(GIVEN TEXT)
.....
When I say I don't believe in it that means I don't celebrate it as in like dressing up and getting candy from strangers. I always handed out the candy just because kids have fun with it and I was asked to. If I had kids though they wouldn't be celebrating Halloween. I also don't believe in the whole tradition. 

And for whoever posted a link.. here's one for you..

http://home.computer.net/~cya/cy00061.html

It's the devils holiday and I worship God not the devil.


----------



## Bexx (Oct 27, 2005)

Quote:

   Originally Posted by *lovemichelle* 
_Because my mother has been making me do it since I was little. She has always worked midnights-8Am so I had to do it. I still do it for her, but try and give out all the candy as quickly as possible. I shouldn't even do it since I don't believe, but it's to make my mother happy and probably so evil kids don't egg our house and cars.



When I say I don't believe in it that means I don't celebrate it as in like dressing up and getting candy from strangers. I always handed out the candy just because kids have fun with it and I was asked to. If I had kids though they wouldn't be celebrating Halloween. I also don't believe in the whole tradition. 

And for whoever posted a link.. here's one for you..

http://home.computer.net/~cya/cy00061.html

It's the devils holiday and I worship God not the devil._

 
Ok, not to induce a "flaming" but, when you see a post that offends you or you have strong religious convictions for, when it is in a lighthearted conversation such as this, I reccommend just not saying anything at all. My response to the last sentance in you post is ....Keep your beliefs re: religion to yourself. It wasnt titled "the non-devil worshipers what r u wearing for halloween" thread! GOOOSSSHHHH!  THAT IS ALL!  peace out


----------



## lovemichelle (Oct 27, 2005)

All I did was answer the question. My bad. Someone posted a link trying to prove me wrong so I posted one back. No harm done so no need for you to get all huffy about it.


----------



## lovejam (Oct 27, 2005)

Unfortunately, I've got nowhere to go, and no ideas for a costume. However, my daughter is gonna wear her little pumpkin hat and an orange onesie.


----------



## singinmys0ng (Oct 28, 2005)

lovejam you have to post pics of ur little girl! i think its SO cute when little girls wear a pumpkin cosutume! 

anyways! im gonna be marylin monroe! im really excited..halloween is one of my fav. holidays ever :-D My family and I are having a big halloween party this sat so im also really excited about that as well. Hope everyone else has a Happy Halloween!


----------



## jasper17 (Oct 28, 2005)

Quote:

   Originally Posted by *Bexx* 
_Ok, not to induce a "flaming" but, when you see a post that offends you or you have strong religious convictions for, when it is in a lighthearted conversation such as this, I reccommend just not saying anything at all. My response to the last sentance in you post is ....Keep your beliefs re: religion to yourself. It wasnt titled "the non-devil worshipers what r u wearing for halloween" thread! GOOOSSSHHHH! THAT IS ALL! peace out_

 
Well said.
.....
(STORED DATA)
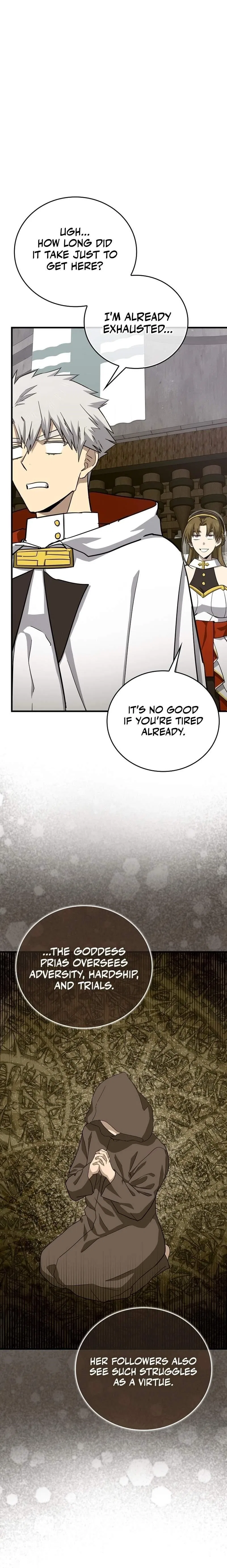 To Hell With Being A Saint, I'm A Doctor Chapter 97 – Page 6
.....
Please condense the paragraph in the Halloween thread that opens with "anyways! im gonna be marylin monroe!" into a short bulleted list that keeps its main facts.

- Going as Marylin Monroe and really excited about it
- Halloween is one of the writer's favorite holidays
- The writer's family is throwing a big Halloween party this Saturday, which is also exciting
- Wishes everyone a Happy Halloween